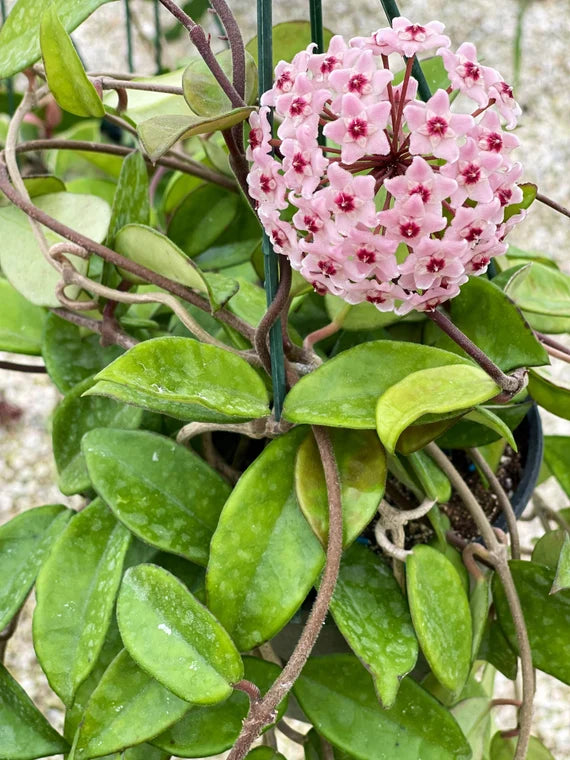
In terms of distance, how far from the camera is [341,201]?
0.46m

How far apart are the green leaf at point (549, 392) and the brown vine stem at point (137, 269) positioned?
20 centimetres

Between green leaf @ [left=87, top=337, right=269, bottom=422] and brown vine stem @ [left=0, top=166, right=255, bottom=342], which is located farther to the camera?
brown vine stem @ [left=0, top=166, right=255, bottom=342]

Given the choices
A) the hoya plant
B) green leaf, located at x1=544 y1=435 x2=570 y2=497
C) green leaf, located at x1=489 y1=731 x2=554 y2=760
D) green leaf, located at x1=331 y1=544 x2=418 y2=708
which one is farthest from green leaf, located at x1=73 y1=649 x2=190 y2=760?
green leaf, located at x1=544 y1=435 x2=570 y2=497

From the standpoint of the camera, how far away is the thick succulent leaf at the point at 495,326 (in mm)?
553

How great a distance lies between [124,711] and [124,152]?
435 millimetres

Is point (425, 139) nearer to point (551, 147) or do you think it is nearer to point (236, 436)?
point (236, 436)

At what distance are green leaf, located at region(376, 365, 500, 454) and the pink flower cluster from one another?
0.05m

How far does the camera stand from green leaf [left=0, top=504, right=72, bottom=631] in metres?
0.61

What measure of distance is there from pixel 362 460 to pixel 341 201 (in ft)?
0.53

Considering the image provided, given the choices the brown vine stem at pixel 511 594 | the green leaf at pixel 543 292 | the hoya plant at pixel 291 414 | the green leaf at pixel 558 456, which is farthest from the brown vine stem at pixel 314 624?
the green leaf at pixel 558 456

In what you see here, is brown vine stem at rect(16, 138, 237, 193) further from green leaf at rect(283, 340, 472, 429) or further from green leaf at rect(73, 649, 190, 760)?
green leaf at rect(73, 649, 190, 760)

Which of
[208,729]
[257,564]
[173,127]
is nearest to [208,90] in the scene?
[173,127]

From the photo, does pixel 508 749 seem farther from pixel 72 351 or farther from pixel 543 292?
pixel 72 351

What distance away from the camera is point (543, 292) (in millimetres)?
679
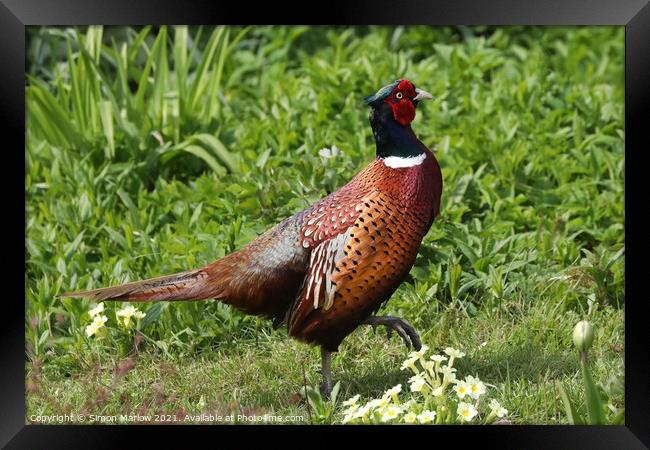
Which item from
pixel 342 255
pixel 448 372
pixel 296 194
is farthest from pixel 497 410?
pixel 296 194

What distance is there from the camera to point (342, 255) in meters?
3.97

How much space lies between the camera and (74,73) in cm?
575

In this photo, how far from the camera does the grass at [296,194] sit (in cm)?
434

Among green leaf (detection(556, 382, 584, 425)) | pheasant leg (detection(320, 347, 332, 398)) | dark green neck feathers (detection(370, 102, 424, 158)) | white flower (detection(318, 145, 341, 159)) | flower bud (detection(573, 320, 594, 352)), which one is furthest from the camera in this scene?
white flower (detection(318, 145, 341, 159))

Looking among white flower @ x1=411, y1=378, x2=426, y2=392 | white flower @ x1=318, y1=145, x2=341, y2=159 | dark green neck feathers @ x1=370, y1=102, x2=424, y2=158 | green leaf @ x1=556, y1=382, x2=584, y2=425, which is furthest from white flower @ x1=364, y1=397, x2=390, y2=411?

*What the task requires*.
Copy out the listing above word for word, from start to finish, but leave out the pictures.

*Correct answer*.
In terms of distance, how far from the camera is [341,201]?
0.46m

How far apart are the green leaf at point (549, 392) and the brown vine stem at point (137, 269) positioned?
20 centimetres

Between green leaf @ [left=87, top=337, right=269, bottom=422] and brown vine stem @ [left=0, top=166, right=255, bottom=342], which is located farther to the camera?
brown vine stem @ [left=0, top=166, right=255, bottom=342]

Given the choices
A) the hoya plant
B) green leaf, located at x1=544 y1=435 x2=570 y2=497
C) green leaf, located at x1=489 y1=731 x2=554 y2=760
D) green leaf, located at x1=331 y1=544 x2=418 y2=708
which one is farthest from green leaf, located at x1=73 y1=649 x2=190 y2=760?
green leaf, located at x1=544 y1=435 x2=570 y2=497

From the standpoint of the camera, how far away is the thick succulent leaf at the point at 495,326 (in mm)?
553

How great a distance lies between [124,711] and [124,152]?
435 millimetres

Is point (425, 139) nearer to point (551, 147) or do you think it is nearer to point (236, 436)?
point (236, 436)

At what distance are green leaf, located at region(376, 365, 500, 454) and the pink flower cluster from one another?
0.05m

How far does the camera stand from green leaf [left=0, top=504, right=72, bottom=631] in metres?
0.61

What measure of distance is there from pixel 362 460 to pixel 341 201 (in ft)?
0.53

Considering the image provided, given the choices the brown vine stem at pixel 511 594 | the green leaf at pixel 543 292 | the hoya plant at pixel 291 414 | the green leaf at pixel 558 456, which is farthest from the brown vine stem at pixel 314 624?
the green leaf at pixel 558 456

In what you see here, is brown vine stem at rect(16, 138, 237, 193) further from green leaf at rect(283, 340, 472, 429) or further from green leaf at rect(73, 649, 190, 760)?
green leaf at rect(73, 649, 190, 760)

Which of
[208,729]
[257,564]
[173,127]
is nearest to [208,90] in the scene?
[173,127]

From the photo, does pixel 508 749 seem farther from pixel 72 351 or farther from pixel 543 292?
pixel 72 351

What distance away from the camera is point (543, 292) (in millimetres)?
679
Which item from
pixel 342 255
pixel 448 372
pixel 296 194
is farthest from pixel 497 410?
pixel 296 194

What distance is there from the camera to point (342, 255) in meters?
3.97

How much space lies between the camera and (74,73) in cm?
575

In this photo, how far from the camera does the grass at [296,194] sit (in cm)?
434

Among green leaf (detection(556, 382, 584, 425)) | pheasant leg (detection(320, 347, 332, 398)) | dark green neck feathers (detection(370, 102, 424, 158)) | white flower (detection(318, 145, 341, 159)) | flower bud (detection(573, 320, 594, 352)), which one is furthest from the camera in this scene?
white flower (detection(318, 145, 341, 159))

Looking among white flower @ x1=411, y1=378, x2=426, y2=392 | white flower @ x1=318, y1=145, x2=341, y2=159 | dark green neck feathers @ x1=370, y1=102, x2=424, y2=158 | green leaf @ x1=556, y1=382, x2=584, y2=425, which is furthest from white flower @ x1=364, y1=397, x2=390, y2=411?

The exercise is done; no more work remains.